Post-Soviet neglect of vital infrastructure has led to an increasing number of fatal accidents across Russia, writes Conor Sweeneyin Moscow
Russia is fast approaching a tipping point, goes one of the country's whispered conspiracy theories, when the creaking Soviet infrastructure suddenly starts to fall apart.
In the past week, there's been a sad litany of disasters to nurture those fears along, as miners, air passengers and the elderly all perished in a series of tragedies.
Back in Soviet times, many accidents simply never got reported, so nobody knows just how many aircraft accidents never made the headlines.
In the most notorious case of suppressing bad news, a 1977 fire in the enormous Rossiya Hotel in Moscow was at first slow to be reported, and even now the true death toll is thought to be much higher than the 43 acknowledged. There may be criticisms of censorship within the Russian media, but stories about similar tragedies are no longer hidden. The local media was aghast at the start of the week at the botched rescue operation when a 30-year-old TU-134 aircraft crashed in bad weather in Samara.
Just six of the 57 passengers and crew on board perished, but the survivors told horrific tales of dangling upside down for 20 minutes strapped into their seats before finally freeing themselves. Aviation experts believe the only reason the death toll didn't climb much higher was because the aviation fuel didn't explode.
One passenger, Vadim Titlov, explained the chaos: "We dragged our neighbours out of the plane. We went through the cabin looking for a knife to cut the seat belts." After a fire broke out on the aircraft's damaged wing, passengers used their hands to heap snow on the flames. "We did everything ourselves," said another passenger, Andrei Beglitsin. "We put out the fire as best we could, and we rescued people from the plane."
NOT ONLY DID the crash highlight the increasingly poor track record of Russia's ageing air fleet, it demonstrated the stretched capacity of the emergency services too. One Irishman living in Moscow told this week of his trepidation at flying in a Yak-42, since 15 of the 115 aircraft built have already crashed.
The weekend news was soon eclipsed by images from the worst mine disaster since the end of the Soviet Union. More than 100 miners, mine executives and a visiting British geologist were killed in a methane explosion deep underground. Although the mine was less than five years old, independent trade unionists in Russia complain of dangerous working practices in the country's mines, with workers encouraged to cut corners to boost productivity and their pay packets.
Like the recent spate of plane crashes in Russia, there have also been at least 10 other fatal incidents in the country's mines over the past decade.
Less than a day after the mine disaster, a retirement home in the south of the country burned down, with locked doors and the slow arrival of the fire services blamed for contributing to the death toll of 62. Many of the old people suffocated in the blaze, with strong echoes of another fire in Moscow late last year, when more than 40 women died in a drug and alcohol treatment centre, where the windows and doors were also locked.

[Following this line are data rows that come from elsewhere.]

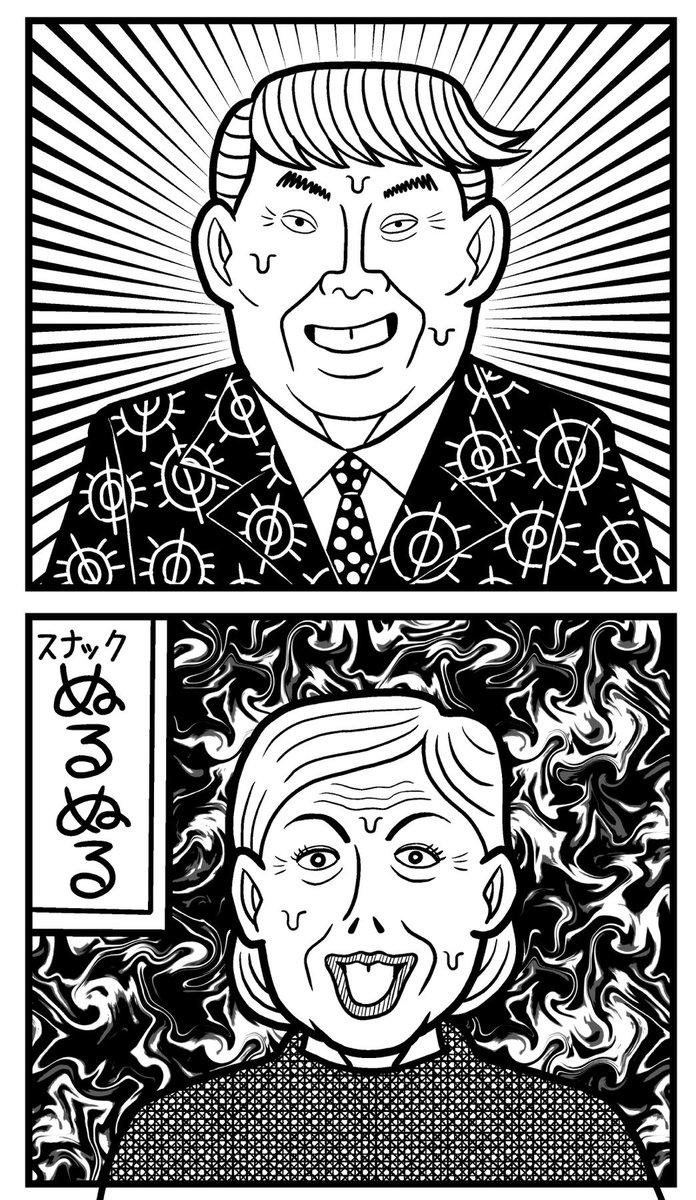 どう考えてもふたりとも『ナニワ金融道』顔だったので描いてみました。青木雄二風トランプ&ヒラリー #大統領選 #米大統領選 #アメリカ大統領選 #贋作にがおえ https://t.co/1ira1OLIr1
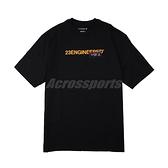 Nike 短袖T恤 Jordan 23 Engineered Training Tee 黑 黃 男款 短T 專業 喬丹 運動休閒 【ACS】 CZ5182-010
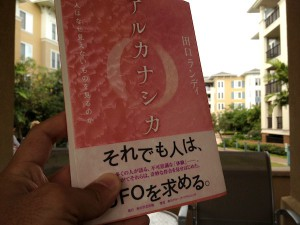 田口ランディの「アルカナシカ」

These accidents take place in a country that can no longer be deemed poor, as it wonders how to spend the €100 billion piling up in its stabilisation fund from oil and gas exports. Russia is home to at least 66 billionaires, and the Kremlin proudly predicts that, 15 years after the collapse of the Soviet Union, the economy will be bigger than those of France or Britain within two years.
Yet the wealth of the country has not only been spread very unevenly, but there are doubts over whether the money being reinvested actually ends up being used effectively. Russia may be showing more confidence on the global stage, but it still faces a serious challenge in making up for decades of under-investment closer to home.

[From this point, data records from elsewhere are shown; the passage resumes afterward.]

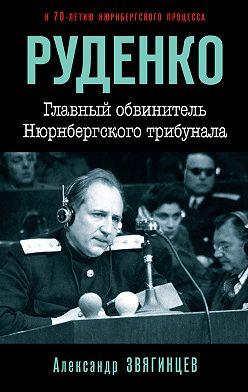 Александр Звягинцев - Руденко. Главный обвинитель Нюрнбергского трибунала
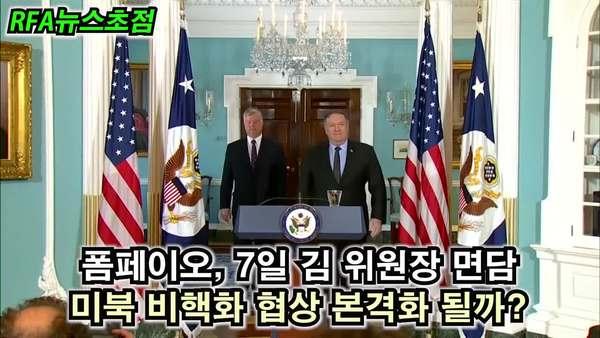 폼페이오, 7일 김정은 위원장 면담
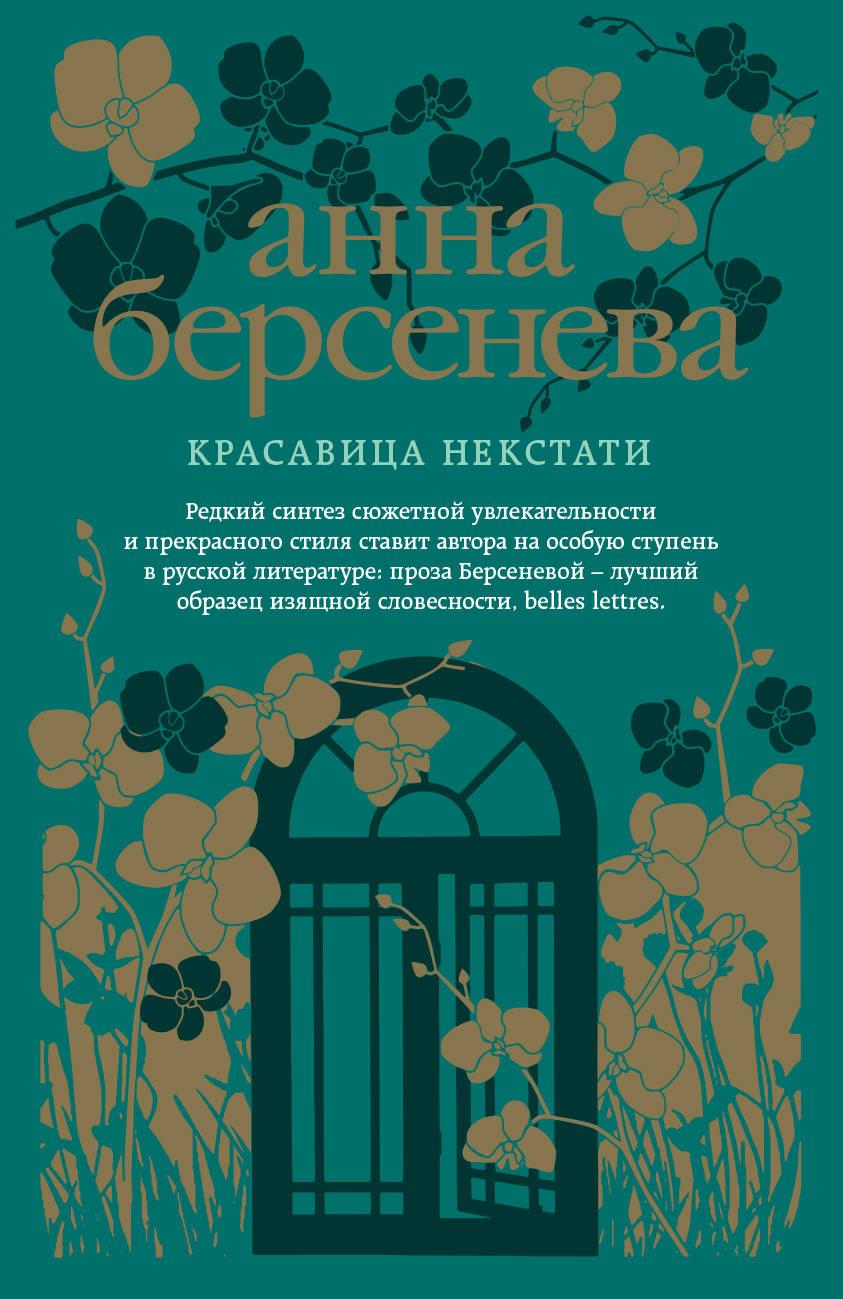 Анна Берсенева Красавица некстати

ACCORDING TO A recent study of the Russian military conducted by a Nordic think tank, just over 10 per cent of the money earmarked for reinvestment in new equipment could be identified. The rest had somehow disappeared - new tanks which should be in service just don't exist.
Russians, of course, have never been used to high standards after suffering all those years of queuing, but these days they aspire to something very different.
Nevertheless, the country's road network makes Ireland's look good, with few developed motorway networks outside the biggest cities. In some of the most remote regions of the country there is as little as 200km of paved roads, sometimes in areas the size of France. Instead, the only way in or out is on winter roads, when frozen rivers become navigable for a few short months.
In Soviet times, say Muscovites, some of the biggest engineering achievements at least functioned, even if they were a little rough or ready. Moscow would grind to a halt if its loud and overcrowded metro system broke down. But it carries more people every day than the London and Paris underground networks combined. Nobody rushes for a train, because commuters know the next one will come along within 150 seconds.
And yet the metro is beginning to look run-down, with wooden elevators of the kind that caused the King's Cross fire in London two decades ago still common.
So, just as the rate of plane crashes accelerates, there are uneasy feelings that it's just a matter of time before other tragedies befall the people of this country, or at least those who are not cushioned by extraordinary wealth.